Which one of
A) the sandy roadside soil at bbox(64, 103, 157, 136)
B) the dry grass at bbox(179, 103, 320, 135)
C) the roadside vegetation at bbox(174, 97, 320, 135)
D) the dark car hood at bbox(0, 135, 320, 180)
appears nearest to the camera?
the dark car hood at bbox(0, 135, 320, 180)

○ ○ ○ ○ ○ ○ ○

Return the material above verbatim, reproducing each line in its original order and without any alteration.

Which one of
A) the sandy roadside soil at bbox(64, 103, 157, 136)
B) the dry grass at bbox(179, 103, 320, 135)
C) the roadside vegetation at bbox(174, 97, 320, 135)
D) the dark car hood at bbox(0, 135, 320, 180)
appears nearest to the camera?
the dark car hood at bbox(0, 135, 320, 180)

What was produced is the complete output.